In either the analog or digital arena, there are few names as revered as the Marantz name, and it just so happened that for the past few years, one Ken Ishiwata was honored by Marantz in a series of special products that bore his name, in celebration of his 30 years of accomplishments. Best of all, the KI-Pearl edition of the products were not extravagantly priced. The prospect piqued my curiosity, my review proposal was considered kindly by Kevin Zarow, and the $3,000 Marantz SA-KI-Pearl SACD player arrived at my door soon after. Marantz has such a rich heritage of digital know-how that even an article of the company would make for an excellent article.

For example, before the proliferation of today’s newer chip companies, such as Asahi Kasei, Wolfson, et cetera, the staple of chip manufacturers were the Philips, Analog Devices, Cirrus Logic and Burr Brown. Even then, electronic giants marketing their higher performance machines knew they had to employ the infamous TDA-1541 chip of Philips’, and then only by featuring the higher-grade “double-crown” version of the chip, namely the TDA-1541A-S2 could a machine claim its rightful place in the hall of fame. The S1 single-crown version, a highly coveted version nonetheless, was employed by Philips in many of its earlier, Marantz digital products (Marantz is now owned by D&M Holdings since 2001), one of the more notable being the CD-94 CD player and CDA-94 DAC.

Despite the proliferation of competitions, the Philips TDA-1541 remained the status quo for any company endeavoring to introduce a noteworthy digital player.
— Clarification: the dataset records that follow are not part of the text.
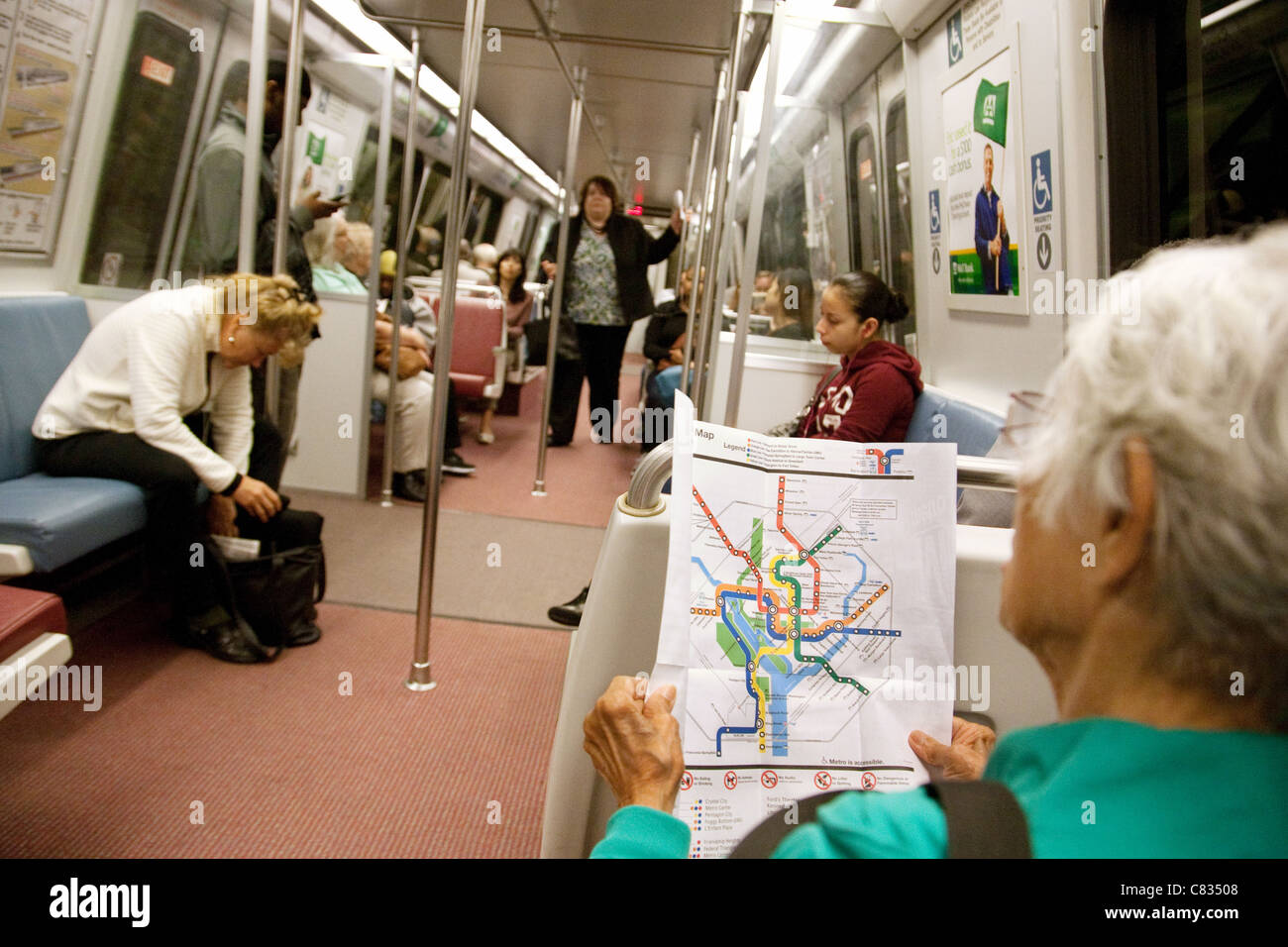 Metro Train Dc Map.An Elderly Lady Reading A Map Of The Metro Subway Rail System Stock
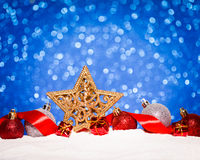 Christmas ornament in snow on glitter background. Studio shot royalty free stock photo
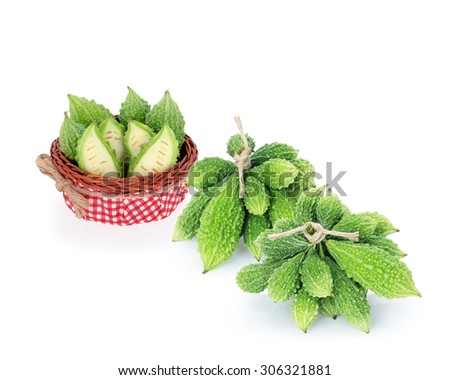 Fresh bitter gourd in basket isolated on white background with clipping path.  - stock photo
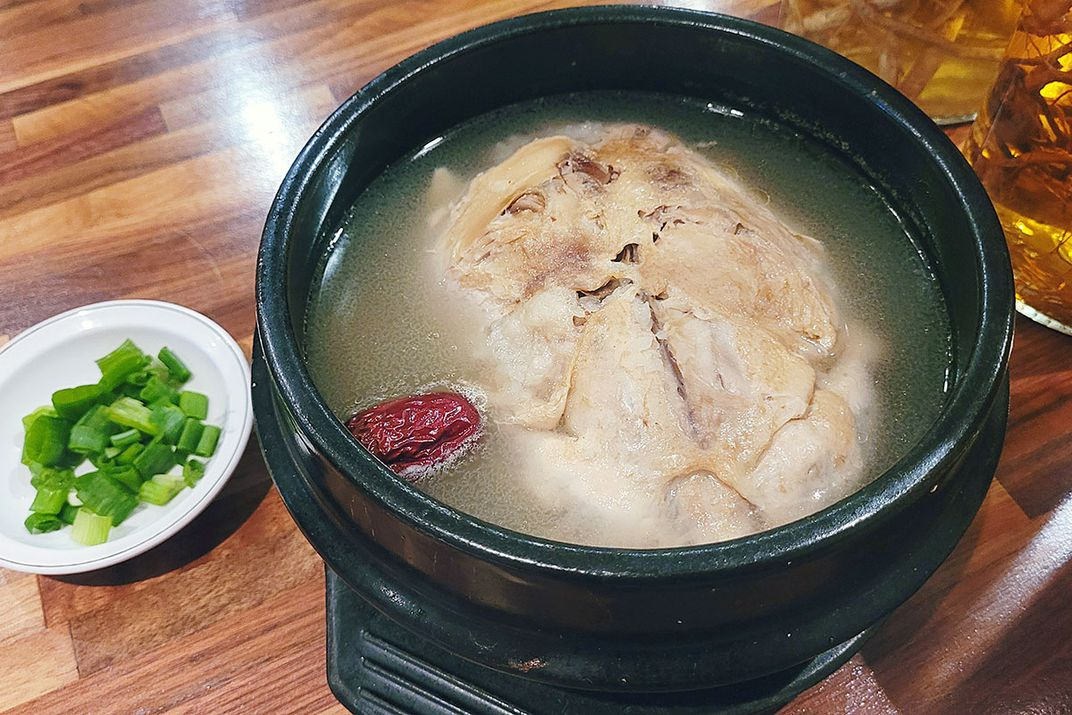 Closeup of a bowl of soup with a large piece of chicken, alongside a small dish of chopped green onion.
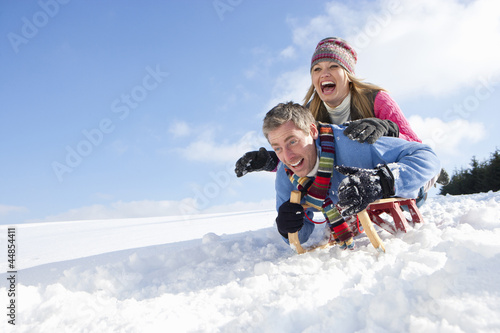 Happy couple sledding down snowy hill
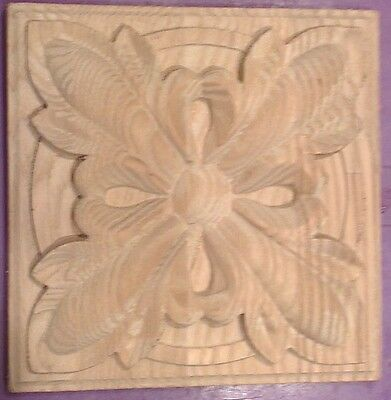 Carved out of wood decor element 100 * 100 * 20 mm.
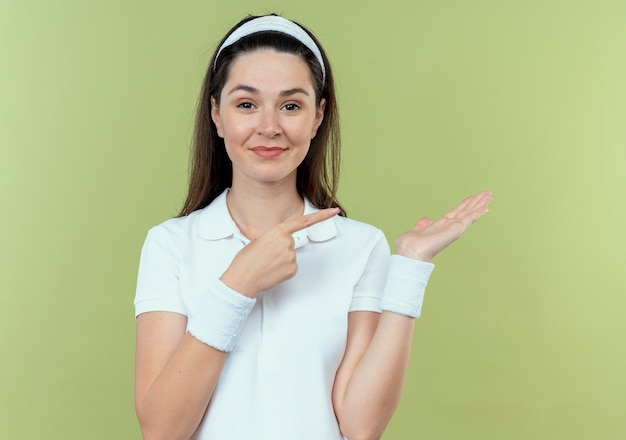 軽い壁の上に立って微笑んで横に指で指している彼女の手の腕で何かを提示するヘッドバンドの若いフィットネス女性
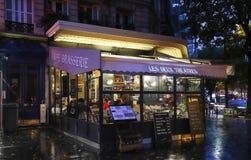 Théâtres parisiens typiques de Deux de café au prochain hôtel de ville localisé par nuit pluvieuse de Paris photos stock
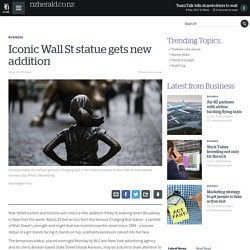 Iconic Wall St statue gets new addition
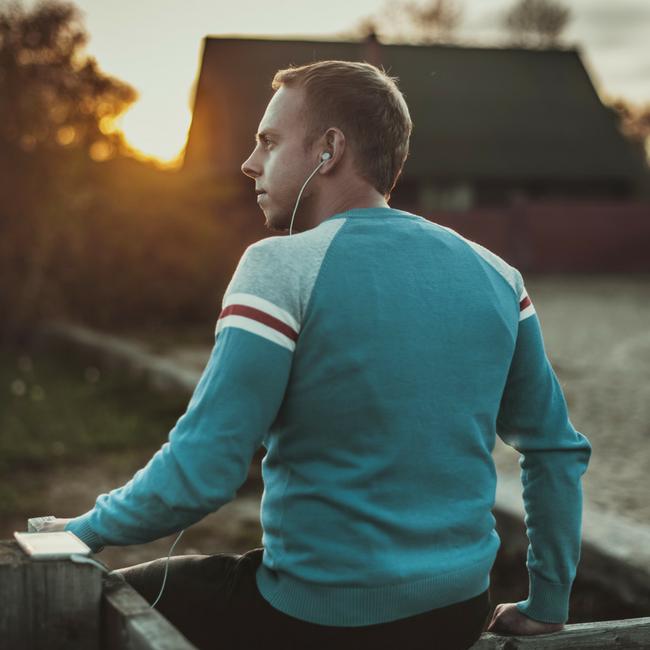man watching sunset at a farm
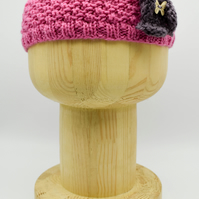 "Hand Knitted ""Daisy"" Head band in pink with a mauve flower"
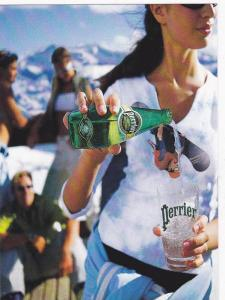 Snowboarder drops out of a bottle of PERRIER Water , 1990s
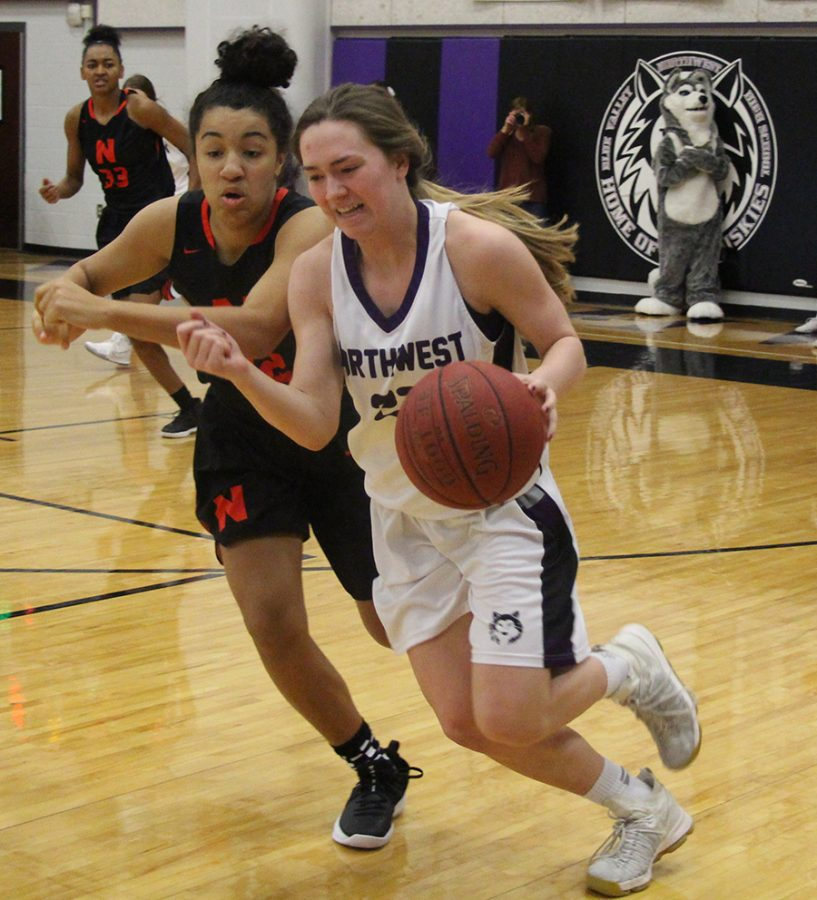 BVNW senior Kate Kaufman (23) gets pushed out of bounds by a Shawnee Mission North player Jan. 3 at BVNW.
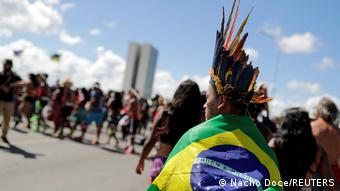 An individual dressed in a Brazilian flag and wearing a indigenous headdress protests in the street
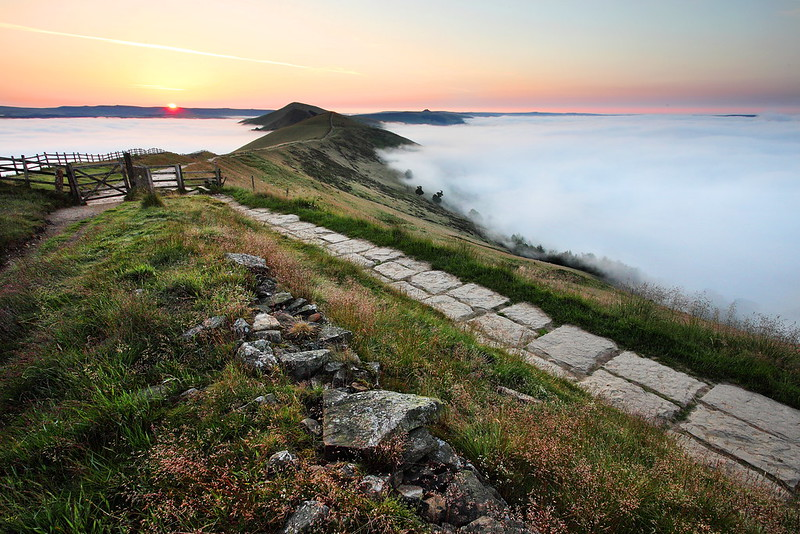 A cloud inversion on Mam Tor and the Great Ridge in the Derbyshire Peak District at sunrise.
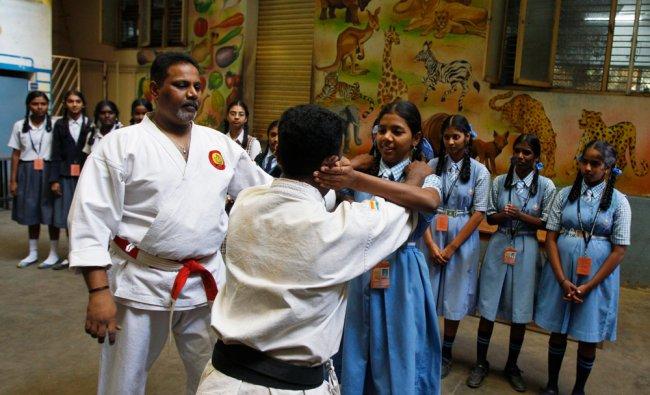 School girls watch martial art experts demonstrate self defense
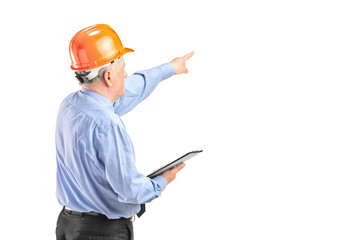Mature engineer with helmet holding a clipboard and p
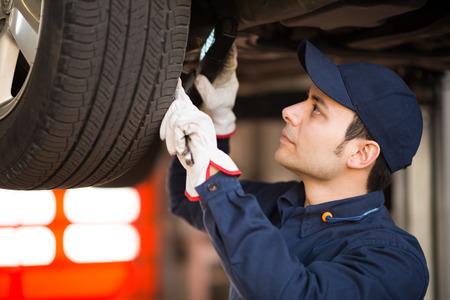 garage mechanic: Mechanic using a lamp to inspect a lifted car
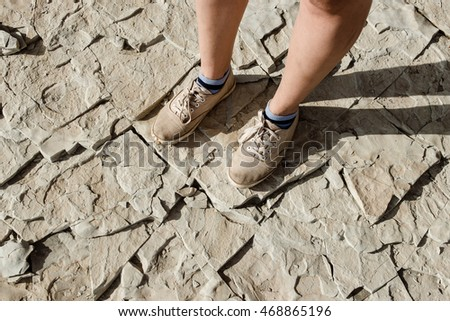 Female and male feet in casual shoes are standing on natural stone slabs. Hiking concept.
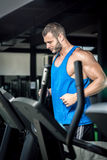 Young man running at treadmill in gym Royalty Free Stock Image
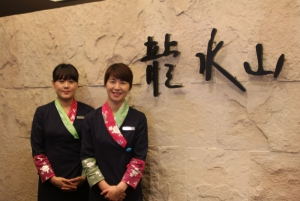 Smiling staff at front desk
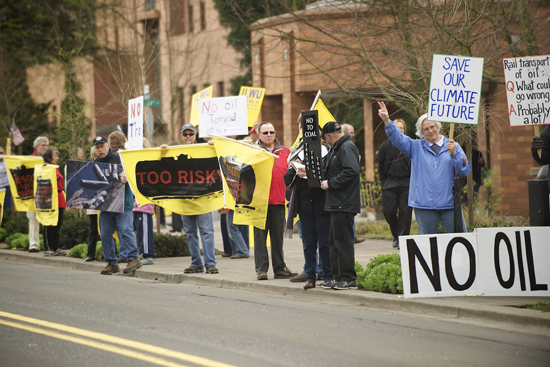 Protesters opposing an oil terminal at the Port of Vancouver gather Wednesday outside the Clark County Public Service Center before a meeting there of the state's Energy Facility Site Evaluation Council. | credit: Troy Wayrynen/The Columbian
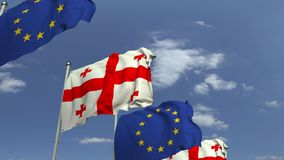 Fila delle bandiere d'ondeggiamento di Geogia e dell'Unione Europea UE, animazione loopable 3D archivi video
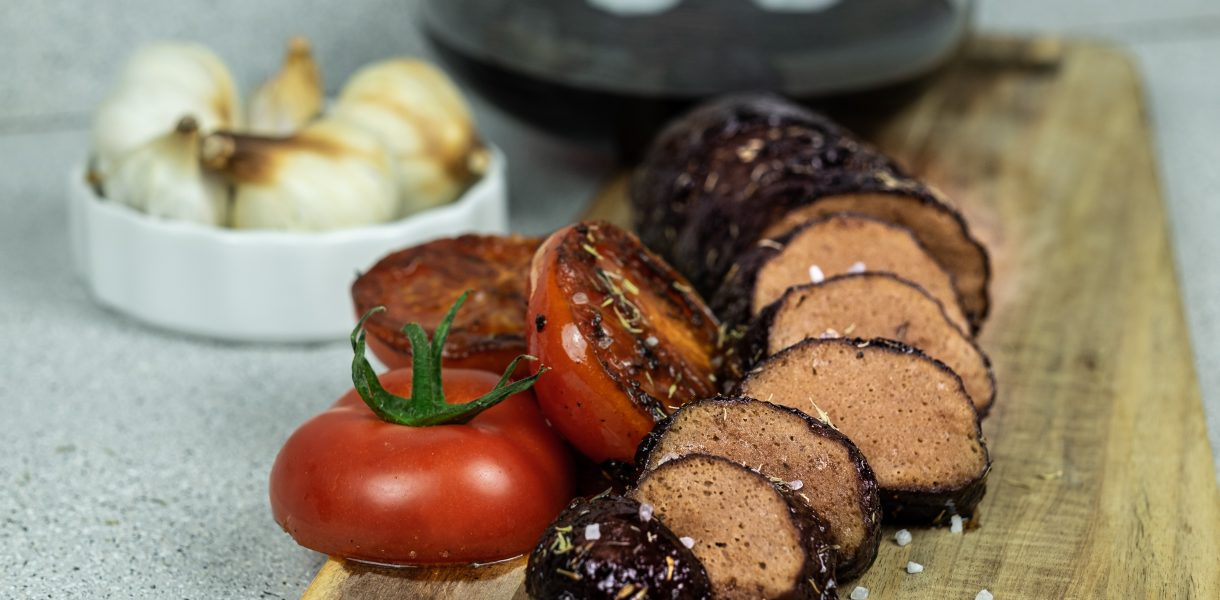 Photo showing Succulent Vegan Filet Mignon (Wheat Meat) cut into pieces accompanied by grilled tomato and red wine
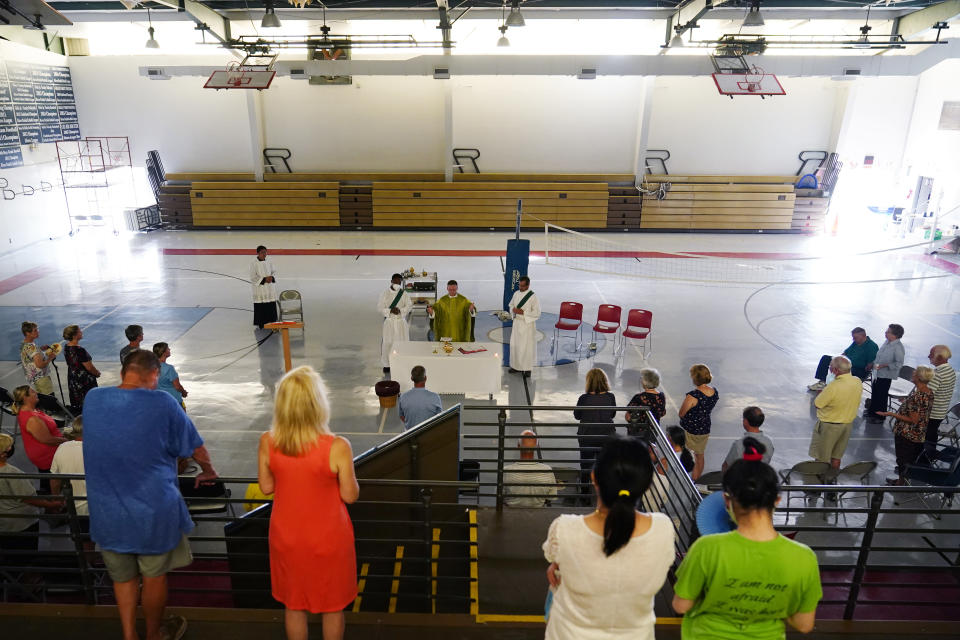 Worshipers attend a Mass led by Father David Ducote in the gymnasium at St. Joan of Arc Catholic Church in LaPlace, La., in the aftermath of Hurricane Ida, Sunday, Sept. 5, 2021. (AP Photo/Matt Slocum)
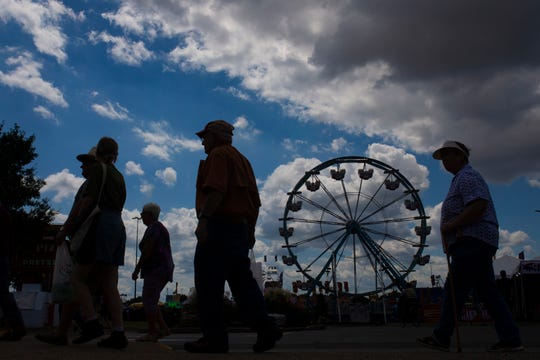 Attendees make their way through the food options alongside the midway at the Kentucky State Fair on Aug. 15.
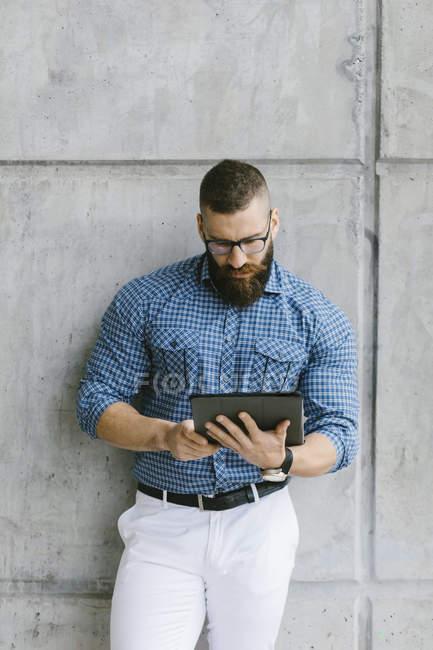 Uomo d'affari barbuto hipster indossa occhiali e camicia a quadri, appoggiata al muro e utilizzando tablet — Foto stock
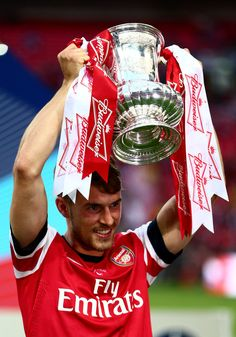 Aaron Ramsey Photos - Aaron Ramsey of Arsenal celebrates victory with the trophy after the FA Cup with Budweiser Final match between Arsenal and Hull City at Wembley Stadium on May 2014 in London, England. - Arsenal v Hull City - FA Cup Final Arsenal Fc, Arsenal Players, Football Is Life, Football Team, Arsenal Football, Arsenal Pictures, Fa Cup Final, Hull City, Great Team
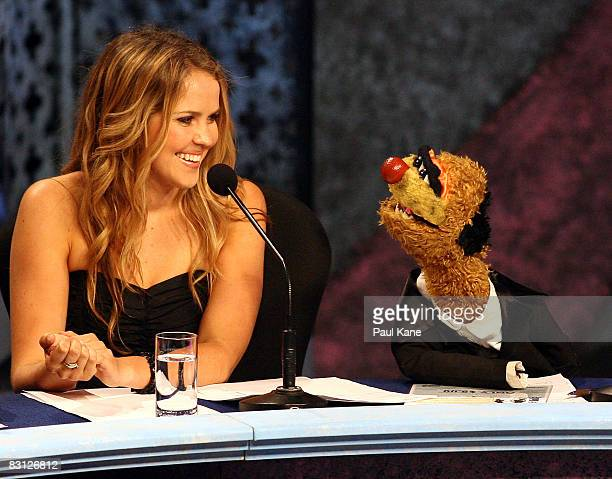Actress Alix Bidstrup from All Saints interacts with Agro during the Channel Seven Perth Telethon at The Perth Convention Exhibition Centre on...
Toward the last few years of the 20th century, after producing the milestone CD-12 two-piece CD player, the company took 500 of a final production run of the glorified S2 double-crown chip and put stereo pairs into a final statement DAC dubbed the Project D1. Only 250 or so of these machines were produced and only the native Japanese market had access to them.

I still have the Marantz CDA-94 that I bought in 1989, which despite a burnt out display lamp, continues to function spectacularly. I sold the accompanying CD-94 transport in the mid 90s to help fund my purchase of the CEC TL1, but the DAC continues to serve as testament on the level of finesse Marantz already possessed ahead of competitions in the early days of digital. For me, the CDA-94 represented the beginning of a long and luminous history of trailblazing on Philips/Marantz’s part, one that led to the creation of the present-day SA-KI-Pearl.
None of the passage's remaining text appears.